— Start of LISTED ENTRIES —
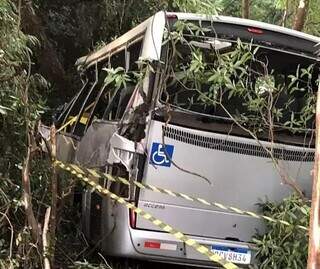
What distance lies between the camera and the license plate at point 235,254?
523cm

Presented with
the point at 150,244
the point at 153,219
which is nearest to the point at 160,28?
the point at 153,219

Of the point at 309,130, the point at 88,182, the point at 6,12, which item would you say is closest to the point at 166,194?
the point at 88,182

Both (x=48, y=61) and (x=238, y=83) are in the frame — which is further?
(x=48, y=61)

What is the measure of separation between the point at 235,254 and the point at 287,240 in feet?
1.46

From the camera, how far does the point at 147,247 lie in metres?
5.07

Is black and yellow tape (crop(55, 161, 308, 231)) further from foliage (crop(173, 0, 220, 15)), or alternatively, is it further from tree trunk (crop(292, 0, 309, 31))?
tree trunk (crop(292, 0, 309, 31))

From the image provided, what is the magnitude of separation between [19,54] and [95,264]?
193 centimetres

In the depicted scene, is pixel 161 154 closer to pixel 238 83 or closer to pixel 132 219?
pixel 132 219

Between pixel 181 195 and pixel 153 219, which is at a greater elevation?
pixel 181 195

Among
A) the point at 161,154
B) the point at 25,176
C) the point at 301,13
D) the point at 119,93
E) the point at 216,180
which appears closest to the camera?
the point at 25,176

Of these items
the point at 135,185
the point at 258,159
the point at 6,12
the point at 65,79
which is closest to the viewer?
the point at 135,185

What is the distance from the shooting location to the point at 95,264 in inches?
219

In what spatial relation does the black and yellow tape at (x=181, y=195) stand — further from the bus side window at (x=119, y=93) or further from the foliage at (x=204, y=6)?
the foliage at (x=204, y=6)

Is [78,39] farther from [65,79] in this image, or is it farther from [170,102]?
[170,102]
— End of LISTED ENTRIES —
### PROBLEM STATEMENT
Give the listing above as a Markdown table with the columns Row and Line, one line per row, numbered in order, leaving out the blank lines and the pictures.

### THE REPLY
| Row | Line |
|---|---|
| 1 | What distance lies between the camera and the license plate at point 235,254? |
| 2 | 523cm |
| 3 | Presented with |
| 4 | the point at 150,244 |
| 5 | the point at 153,219 |
| 6 | which is nearest to the point at 160,28? |
| 7 | the point at 153,219 |
| 8 | Of the point at 309,130, the point at 88,182, the point at 6,12, which item would you say is closest to the point at 166,194? |
| 9 | the point at 88,182 |
| 10 | Both (x=48, y=61) and (x=238, y=83) are in the frame — which is further? |
| 11 | (x=48, y=61) |
| 12 | What is the measure of separation between the point at 235,254 and the point at 287,240 in feet? |
| 13 | 1.46 |
| 14 | From the camera, how far does the point at 147,247 lie in metres? |
| 15 | 5.07 |
| 16 | Is black and yellow tape (crop(55, 161, 308, 231)) further from foliage (crop(173, 0, 220, 15)), or alternatively, is it further from tree trunk (crop(292, 0, 309, 31))? |
| 17 | tree trunk (crop(292, 0, 309, 31)) |
| 18 | From the image provided, what is the magnitude of separation between [19,54] and [95,264]? |
| 19 | 193 centimetres |
| 20 | In the depicted scene, is pixel 161 154 closer to pixel 238 83 or closer to pixel 132 219? |
| 21 | pixel 132 219 |
| 22 | Between pixel 181 195 and pixel 153 219, which is at a greater elevation? |
| 23 | pixel 181 195 |
| 24 | Among |
| 25 | A) the point at 161,154 |
| 26 | B) the point at 25,176 |
| 27 | C) the point at 301,13 |
| 28 | D) the point at 119,93 |
| 29 | E) the point at 216,180 |
| 30 | which appears closest to the camera? |
| 31 | the point at 25,176 |
| 32 | Of these items |
| 33 | the point at 135,185 |
| 34 | the point at 258,159 |
| 35 | the point at 6,12 |
| 36 | the point at 65,79 |
| 37 | which is closest to the viewer? |
| 38 | the point at 135,185 |
| 39 | What is the distance from the shooting location to the point at 95,264 in inches? |
| 40 | 219 |
| 41 | In what spatial relation does the black and yellow tape at (x=181, y=195) stand — further from the bus side window at (x=119, y=93) or further from the foliage at (x=204, y=6)? |
| 42 | the foliage at (x=204, y=6) |
| 43 | Is [78,39] farther from [65,79] in this image, or is it farther from [170,102]? |
| 44 | [170,102] |